A pesar de toda la evidencia, no deja de sorprenderme que recién ahora, cuando tenemos que elegir a sus integrantes, tomemos tan en serio su eliminación como objetivo imperioso de la reconstrucción democrática. No recuerdo este mismo debate cuando el actual Gobierno, aún sin saber hasta dónde debía llevar la descorreización, propuso, para la consulta de febrero de 2018, elegir a los miembros del Consejo, en lugar de su eliminación. El anticorresísmo nos llevó, en ese momento, a una miopía tan coyunturalista que nos sacó del debate más conceptual. Y luego creímos que un Consejo transitorio, encabezado por alguien tan digno como Julio César Trujillo, podría reinstitucionalizar la vida democrática. Un año después, nos encontramos en el mismo punto de partida.
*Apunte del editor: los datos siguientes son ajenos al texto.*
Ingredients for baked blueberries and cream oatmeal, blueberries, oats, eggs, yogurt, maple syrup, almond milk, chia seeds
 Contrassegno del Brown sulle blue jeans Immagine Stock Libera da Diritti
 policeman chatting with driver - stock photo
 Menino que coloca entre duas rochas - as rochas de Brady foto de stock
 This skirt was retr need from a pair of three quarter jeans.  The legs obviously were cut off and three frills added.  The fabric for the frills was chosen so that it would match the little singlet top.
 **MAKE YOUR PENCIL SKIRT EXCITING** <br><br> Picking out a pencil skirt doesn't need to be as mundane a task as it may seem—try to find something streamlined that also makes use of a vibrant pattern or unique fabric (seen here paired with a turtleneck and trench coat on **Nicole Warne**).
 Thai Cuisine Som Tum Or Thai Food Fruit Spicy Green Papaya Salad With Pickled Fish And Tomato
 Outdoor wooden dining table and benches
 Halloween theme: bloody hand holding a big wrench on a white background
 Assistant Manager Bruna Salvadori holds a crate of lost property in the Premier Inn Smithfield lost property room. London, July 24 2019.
Con tanta dispersión política, dudo –pero puedo equivocarme– que el correísmo vaya a ganar las elecciones de consejeros, por eso creo que el voto nulo trae menos riesgos del imaginado. En cambio pienso, como una importante corriente de analistas y políticos, que anular el voto puede crear efectivamente las condiciones para deslegitimar al Consejo y forzar una reconstrucción del modelo democrático, tarea urgente que el Ecuador no puede postergar.